Lanceurs d’alerte : députés et sénateurs s’accordent sur une meilleure protection

Une partie des manifestants devant le Sénat, le 19 janvier 2022.

Le futur s’éclaircit pour les lanceurs d’alerte. Alors que la commission des lois du Sénat menaçait de détricoter la proposition de loi visant à mieux les protéger, députés et sénateurs sont finalement parvenus à trouver un accord, mardi 1er février. Dans un communiqué, la coalition de trente-six associations et syndicats réunis par la Maison des lanceurs d’alerte a félicité des « avancées majeures ».

La première était attendue avec impatience par les défenseurs de ces « vigies de la démocratie ». Selon la dernière version du texte, les associations et syndicats pourront accéder au statut de « facilitateurs d’alerte », et ainsi bénéficier du même niveau de protection.
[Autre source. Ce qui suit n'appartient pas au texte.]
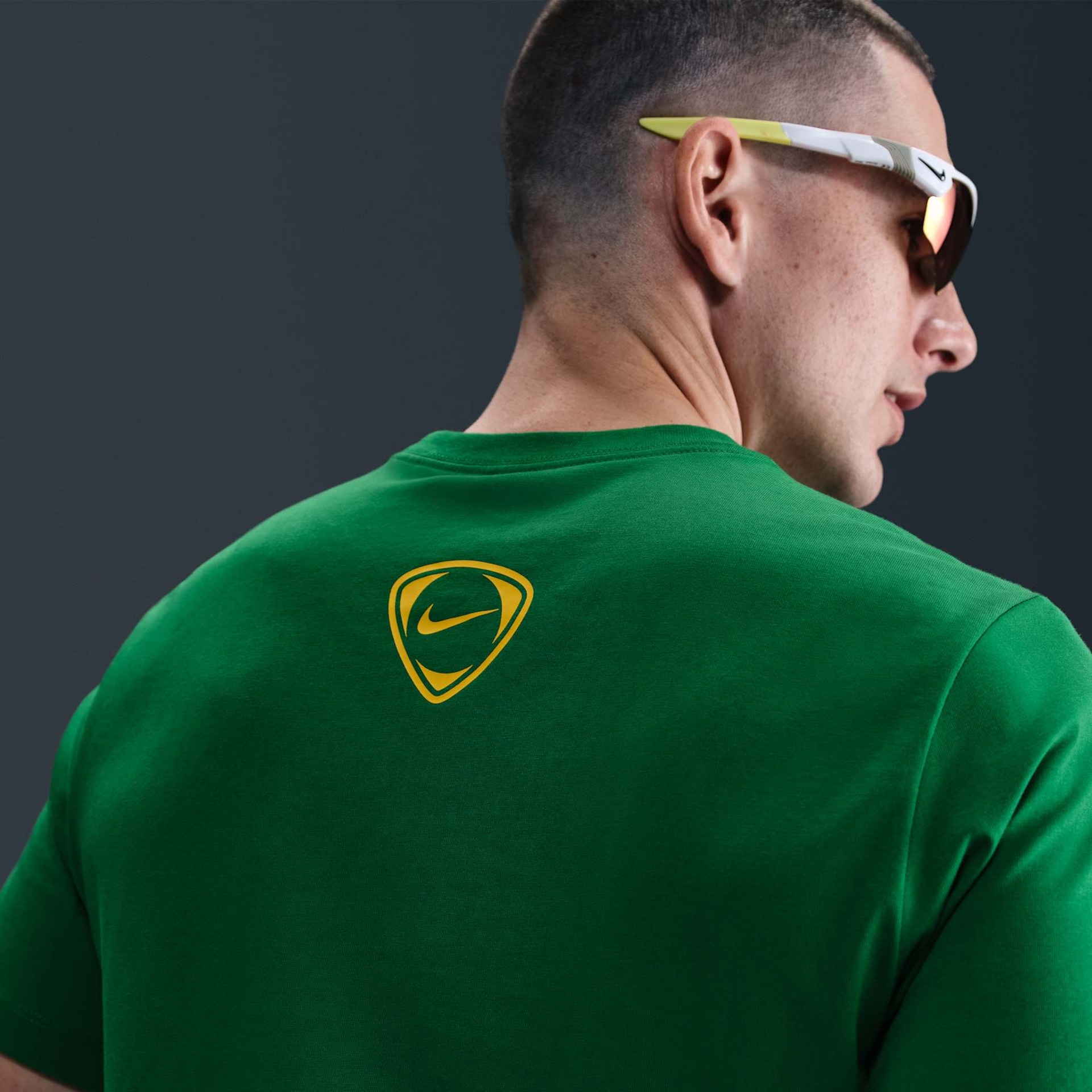 Camiseta Nike Total 90 Masculina - Foto 2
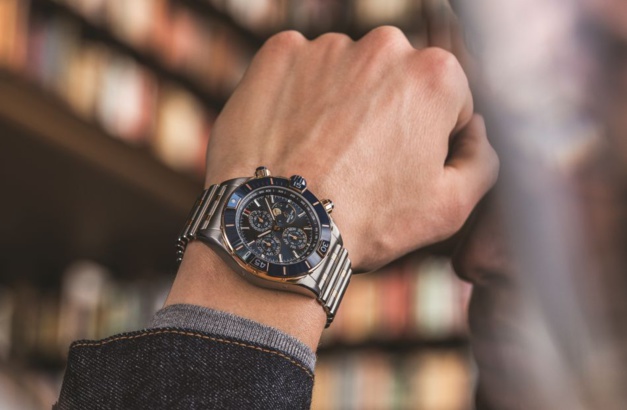 Breitling Super Chronomat 44 Four-Year Calendar Breitling Super Chronomat 44 Four-Year Calendar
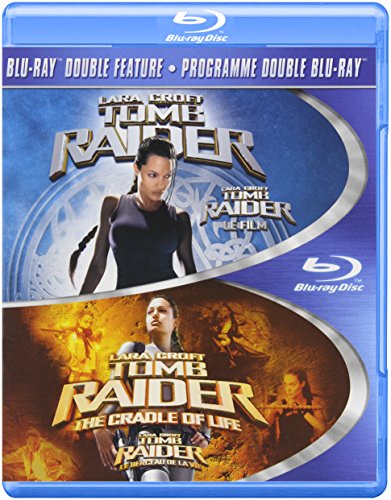 TOMB RAIDER 1 & 2 - BLU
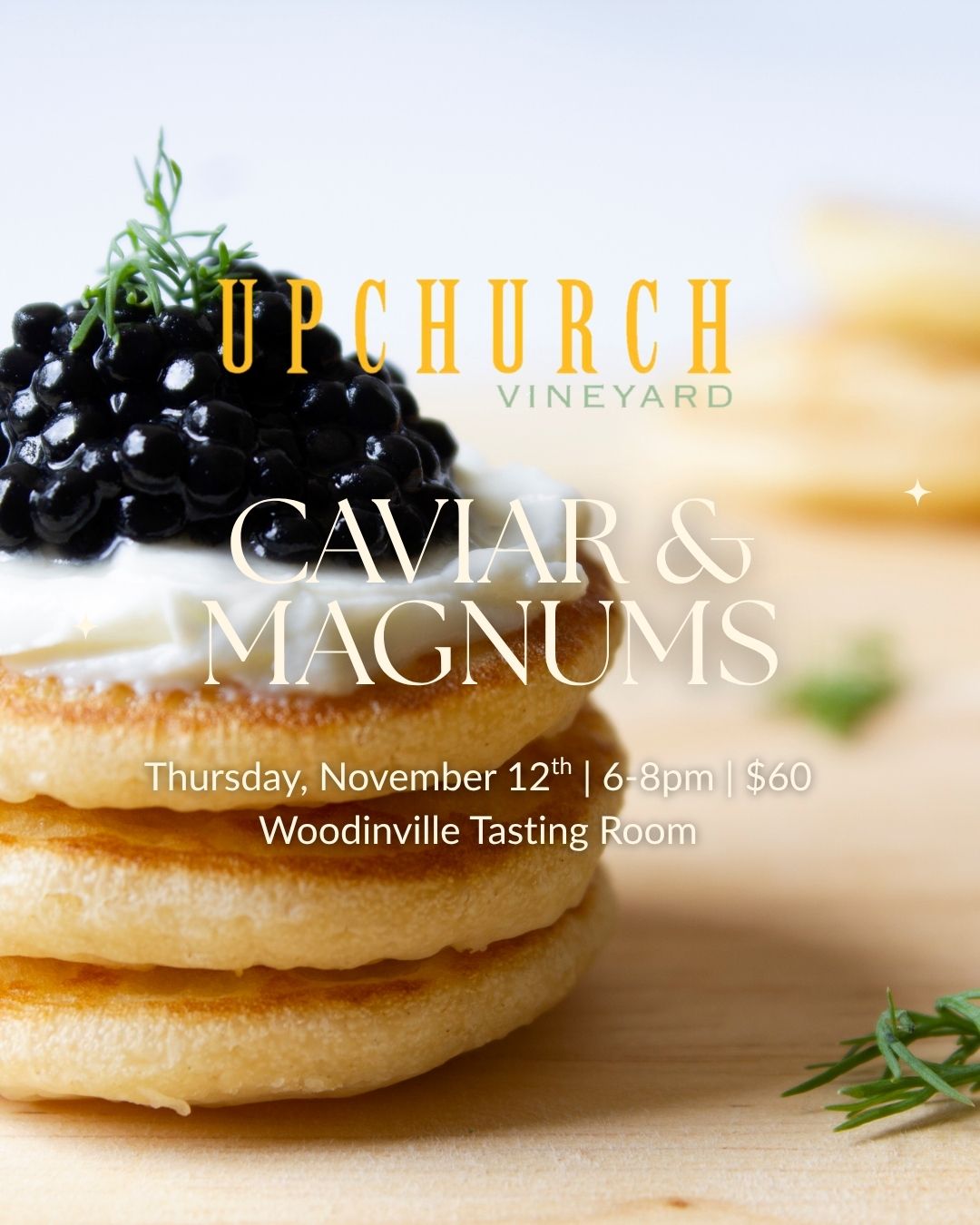 Caviar & Magnums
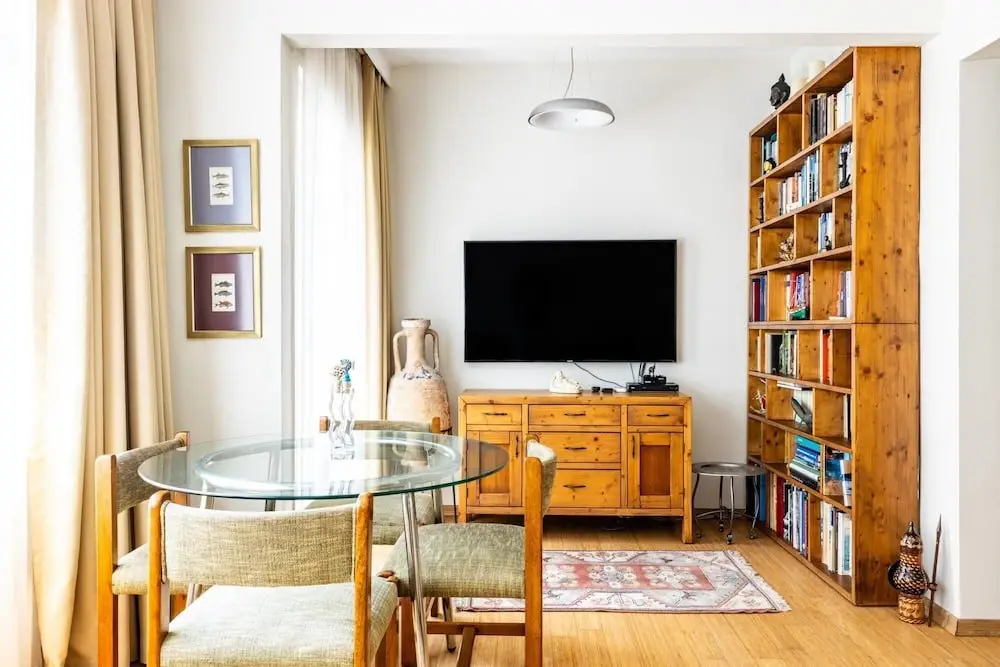 Стамбул: Elegant Flat w Terrace 15 min to Galata Tower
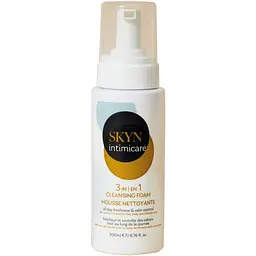 Піна для інтимного догляду Skyn Intimicare 3 in 1 CLeansing Foam 200 мл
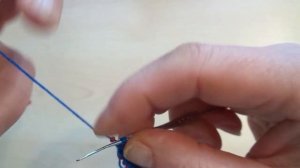 Прямоугольное дно для сумочки из бисера.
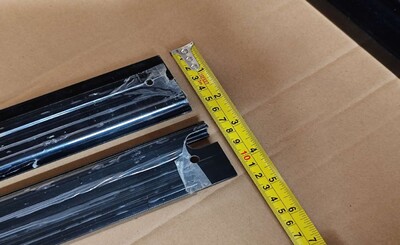 [Parts] LG1000 Canopy Frame, Top and Bottom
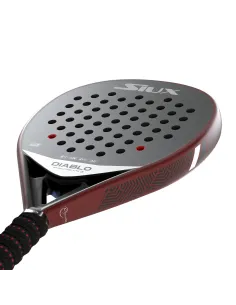 Siux Lite Pala Diablo Rivoluzione 3 |Padel offers 2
Cette proposition, défendue par l’Assemblée nationale en novembre, avait été biffée par la commission des lois du Sénat. Les personnes observant des dysfonctionnements et souhaitant en alerter l’opinion publique pourront finalement bénéficier du soutien de ces structures. Leur rôle est parfois essentiel. Elles permettent notamment aux lanceurs d’alerte de conserver leur anonymat afin « de ne pas être mis à la porte de leur entreprise, de ne pas être en rupture avec leurs collègues de travail », nous expliquait en janvier Brigitte Gothière, cofondatrice de L214.

L’accord entre les sénateurs et les députés stipule également que les provisions pour frais de justice accordées aux lanceurs d’alerte ne pourront pas leur être retirées, même s’ils n’obtiennent pas gain de cause. Les lanceurs d’alerte pourront également informer plus facilement la presse, et ne seront plus obligés de saisir leur employeur avant de se tourner vers une autorité supérieure. « Le processus s’en trouve fluidifié et clarifié », se réjouit la Maison des lanceurs d’alerte. Un vrai plus pour les citoyens et citoyennes qui découvriront des scandales équivalents à celui du Mediator, des Luxembourg Leaks ou de la maltraitance dans les abattoirs.

« Le texte issu de la commission mixte paritaire est encore meilleur que la version que nous avions votée à l’Assemblée nationale », a réagi dans Le Monde Sylvain Waserman, l’auteur de cette proposition de loi. Elle constituera, selon lui, « la meilleure protection des lanceurs d’alerte en Europe ». « Nos propositions ont été entendues et nous nous félicitons du sens de l’écoute et du dialogue dont ont fait preuve le rapporteur et les parlementaires », a également salué la Maison des lanceurs d’alerte, avant de préciser que les associations resteront « vigilantes quant aux suites données à ce texte ».